Like I said in the question, I figured this was pretty simple, especially with the requests library, so I developed a script to do this. I started with the Riak keys=true
(i.e. non-chunked) mode, but that failed on my larger buckets. I switched to chunked mode (keys=stream
), but the output was not a single JSON object anymore, but a series of concatenated objects (i.e. {...}{...}...{...}
. A colleague provided me with a regex to split the JSON objects out from the aggregated Riak response, which I parsed and processed sequentially. Not too bad.
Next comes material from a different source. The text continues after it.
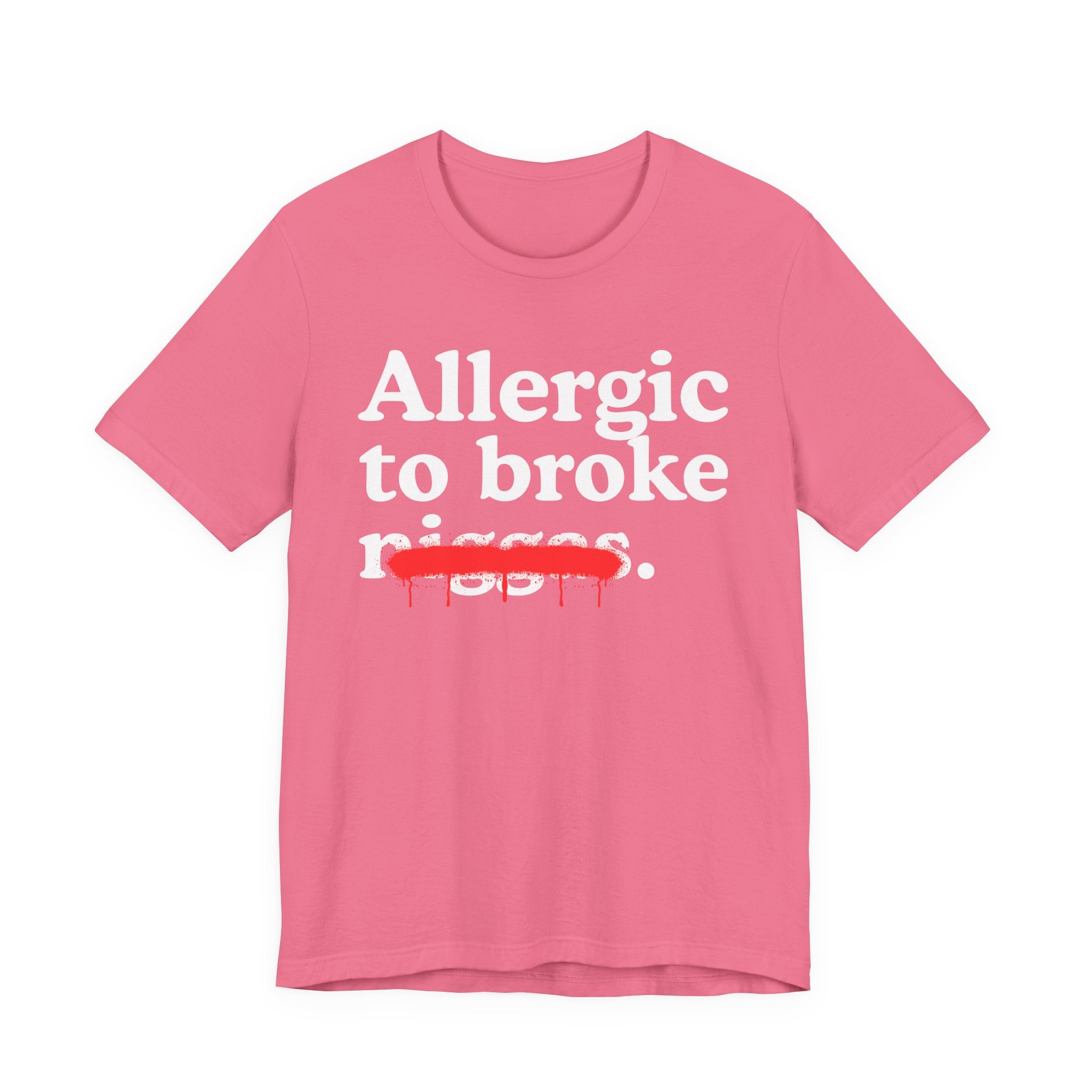 Allergic To Broke Niggas — Sarcastic Statement T-Shirt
Here's the code:
#!/usr/bin/python
# script to delete all keys in a Riak bucket
import json
import re
import requests
import sys
def processChunk(chunk):
global key_count
obj = json.loads(chunk.group(2))
if 'keys' in obj:
for key in obj['keys']:
r = requests.delete(sys.argv[1] + '/' + key)
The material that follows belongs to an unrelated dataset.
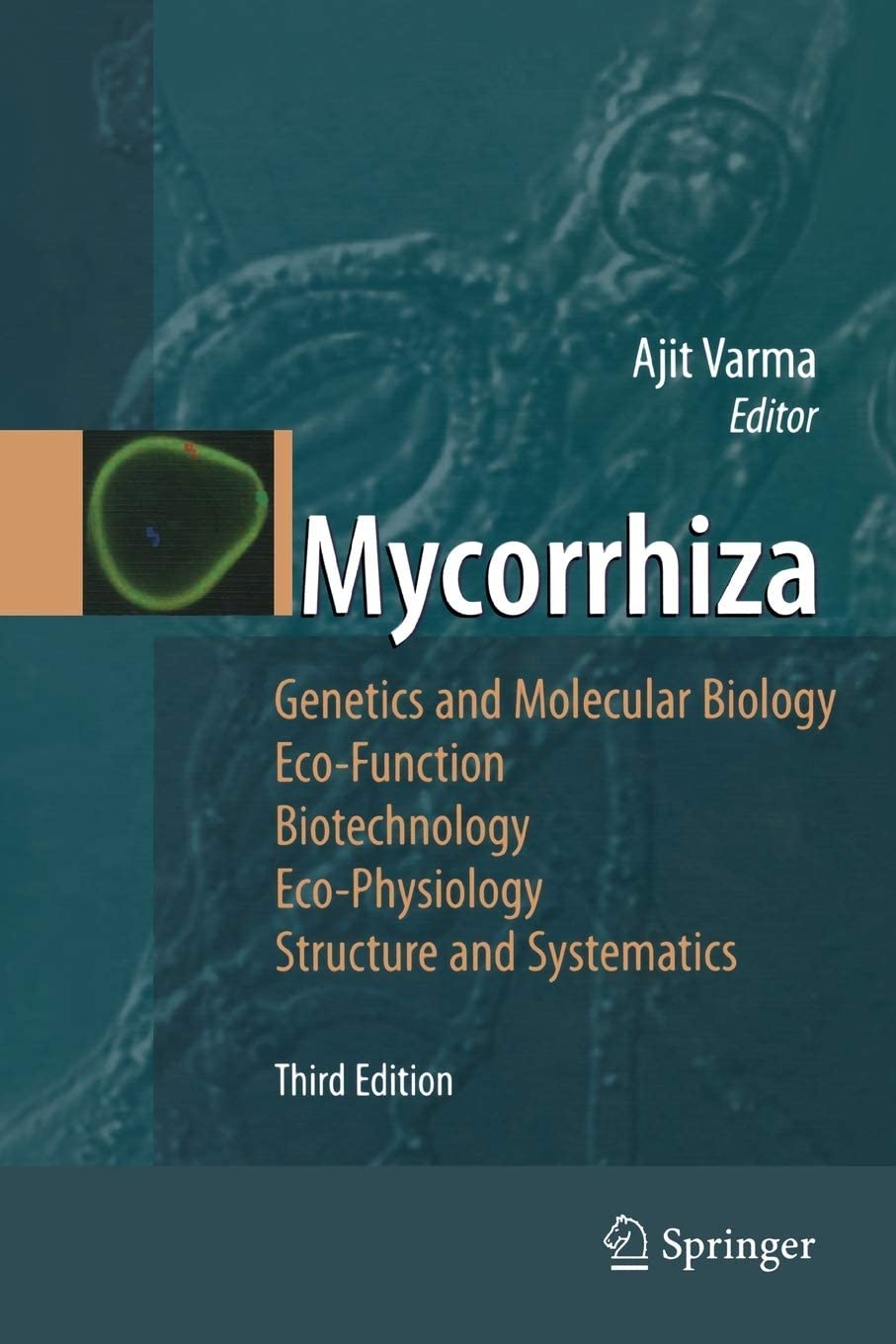 Mycorrhiza: State of the Art, Genetics and Molecular Biology, Eco-Function, Biotechnology, Eco-Physiology, Structure and Systematics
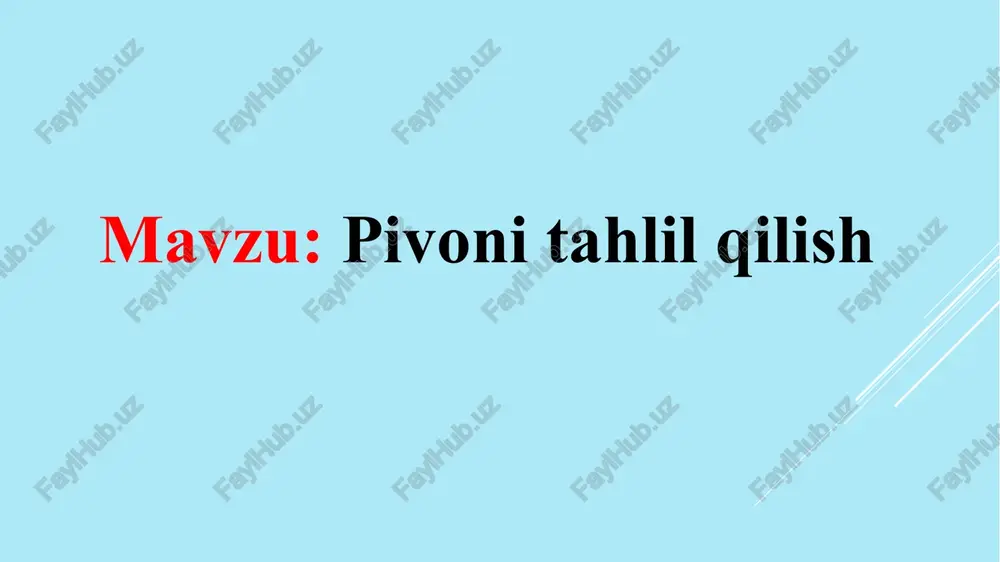 pivoni tahlil qilish — PPTX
print 'delete key', key, 'response', r.status_code
key_count += 1
if len(sys.argv) != 2:
print 'Usage: {0} <http://riak_host:8098/riak/bucket_name>'.format(sys.argv[0])
print 'Set riak_host and bucket_name appropriately for your Riak cluster.'
exit(0)
r = requests.get(sys.argv[1] + '?keys=stream')
content = ''
key_count = 0
for chunk in r.iter_content():
if chunk:
content += chunk
re.sub(r'(?=(^|})({.*?})(?={|$))', processChunk, content)
print 'Deleted', key_count, 'keys'
While my problem is largely solved at this point, I suspect there are better solutions out there. I welcome people to add them on this page. I won't accept my own answer unless no alternatives are provided after a few weeks.